- _GIVEN EXERCISE 1_
In the passage on Fairbanks Morse opposed-piston engines, how much power did the 38A8 produce, and at what speed?
- _GIVEN EXERCISE 2_
From the passage on Fairbanks Morse opposed-piston engines, write out word for word the part that opens with the words containing "By William Pearce" and closes with "size and weight.".

** start SOURCE EXCERPT **

By William Pearce
In the early 1930s, Fairbanks Morse & Company (FM) took an interest in two-stroke, opposed-piston, diesel engines, and they acquired a license to produce a design originally developed by the German firm Junkers. In an opposed-piston engine, each cylinder has two pistons that move toward each other to form a single combustion space near the center of the cylinder. Ports in the cylinder wall bring in air and allow exhaust gases to escape. The opposed-piston design offers some advantages over conventional engines by having fewer parts, no cylinder head, improved thermal efficiency, and more power for a given size and weight.
FM used the information acquired from Junkers to develop its own line of opposed-piston diesel engines. One of the first opposed-piston engines produced by FM was the Model 38, which was a two-stroke vertical engine with two crankshafts linked initially by a gear train, which was soon replaced by a drive chain. In its 38A8 form, the engine had eight cylinders with an 8 in (203 mm) bore and a 10 in (254 mm) stroke (x2). The 38A8 displaced 8,042 cu in (131.8 L) and produced 1,200 hp (895 kW) at 720 rpm. In December 1934, the United States Navy ordered eight 38A8 engines—four each for the USS Plunger (SS-179) and USS Pollack (SS-180) Porpoise-class submarines. Problems with the 38A8s led to a redesign, ultimately creating the 38D8 engine.

** end SOURCE EXCERPT **
** start DATASET EXCERPTS **

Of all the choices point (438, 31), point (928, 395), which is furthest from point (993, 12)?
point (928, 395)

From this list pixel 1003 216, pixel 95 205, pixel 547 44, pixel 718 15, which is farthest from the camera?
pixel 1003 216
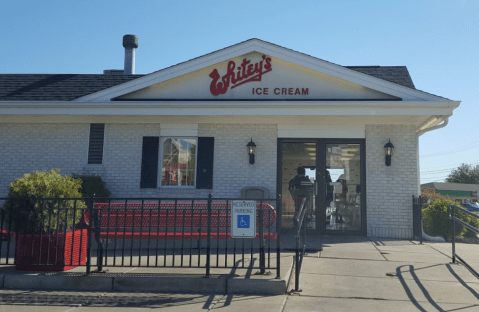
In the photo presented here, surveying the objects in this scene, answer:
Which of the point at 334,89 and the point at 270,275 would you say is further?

** end DATASET EXCERPTS **

- _COMPLETE RESPONSE 1_
1,200 hp (895 kW) at 720 rpm.

- _COMPLETE RESPONSE 2_
By William Pearce
In the early 1930s, Fairbanks Morse & Company (FM) took an interest in two-stroke, opposed-piston, diesel engines, and they acquired a license to produce a design originally developed by the German firm Junkers. In an opposed-piston engine, each cylinder has two pistons that move toward each other to form a single combustion space near the center of the cylinder. Ports in the cylinder wall bring in air and allow exhaust gases to escape. The opposed-piston design offers some advantages over conventional engines by having fewer parts, no cylinder head, improved thermal efficiency, and more power for a given size and weight.